For those states moving forward with Exchange implementation, BHP regulations are needed so policymakers and consumer advocates can make an informed decision about whether to implement a BHP. The main reason for doing so is that a BHP could provide better benefits at a lower cost for lower-income people. Unless BHP guidance is released soon, there is substantial risk that those states most likely to consider a BHP will be too far down the road in their Exchange planning to give the option due consideration.
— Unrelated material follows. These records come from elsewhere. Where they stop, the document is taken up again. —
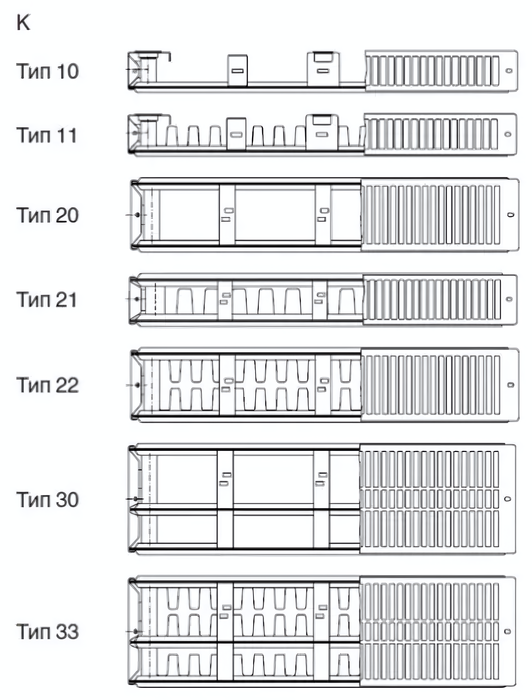 K

Тип 10

Тип 11

Тип 20

Тип 21

Тип 22

Тип 30

Тип 33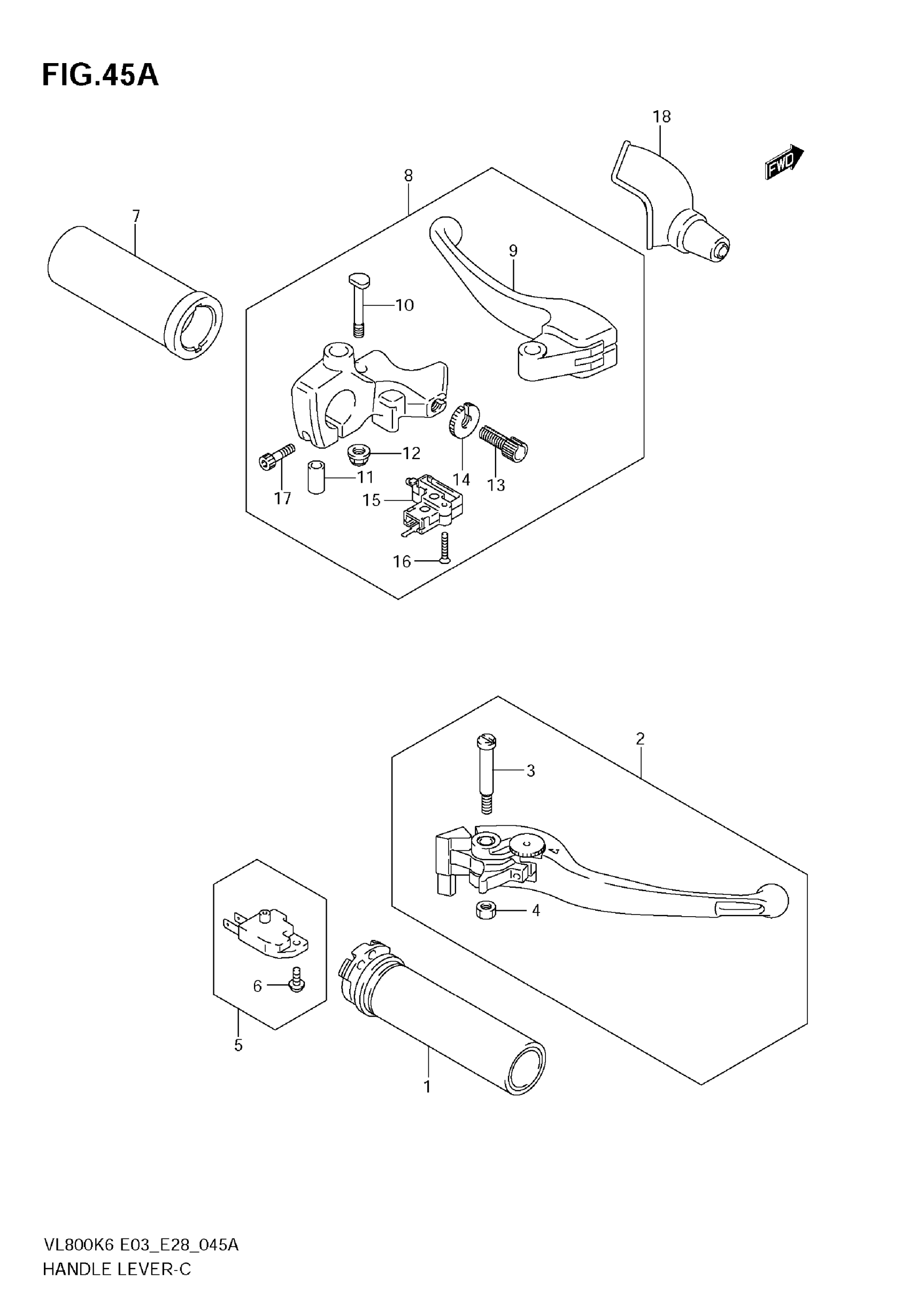 FIG.45A

18

FWD

8

7

9

10

12

11

14

13

17

15

16

2

3

4

6

5

1

VL800K6 E03_E28_045A
HANDLE LEVER-C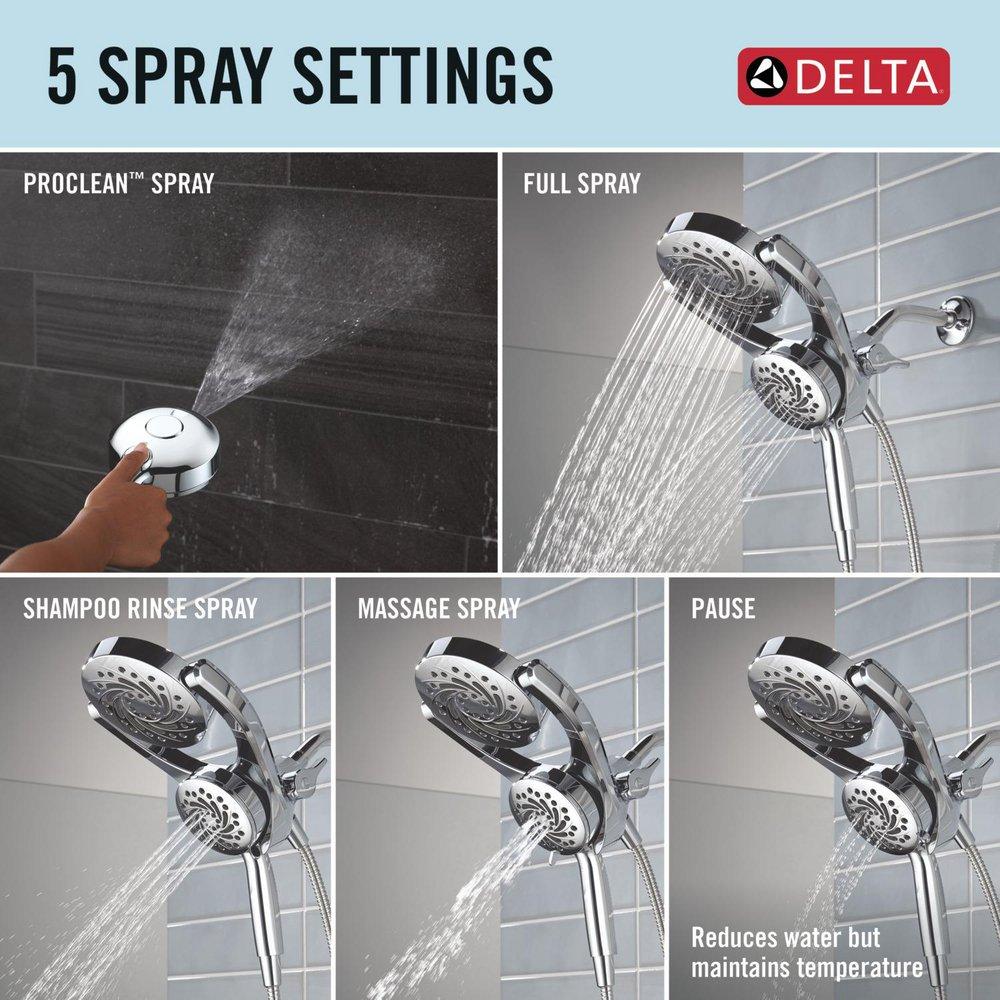 5 SPRAY SETTINGS

DELTA

PROCLEAN™ SPRAY

FULL SPRAY

SHAMPOO RINSE SPRAY

MASSAGE SPRAY

PAUSE

Reduces water but maintains temperature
With respect to hospital financial assistance, the ACA contains provisions, nominally effective on passage, that would make it easier for uninsured and underinsured people to understand what financial assistance is available from their local hospitals and also to protect people from unreasonable collection actions. But almost two years later, no implementing regulations have been released, which means no improvements in access to care for uninsured and underinsured families. At least the IRS says financial assistance regulations are a priority to release this year (in contrast to CMS, which has been completely silent with respect to timing on the BHP). However, rumors of pushback on financial assistance regulations by hospitals persist, and there is as of yet no clear timeline for the regulations to be promulgated.
A new report from the Center for Disease Control shows that one in three people lives in a household struggling with medical debt makes it painfully clear that this is a problem that shouldn’t wait until 2014 to be addressed. The Obama administration obviously knows this is a problem since the CDC report is actually the second HHS report since passage of the ACA that underscores the problem of medical debt. They also have the power to do something about it by releasing the financial assistance regulations sooner rather than later. That would make a nice second anniversary present for uninsured and underinsured American families struggling to make their way back from the recession.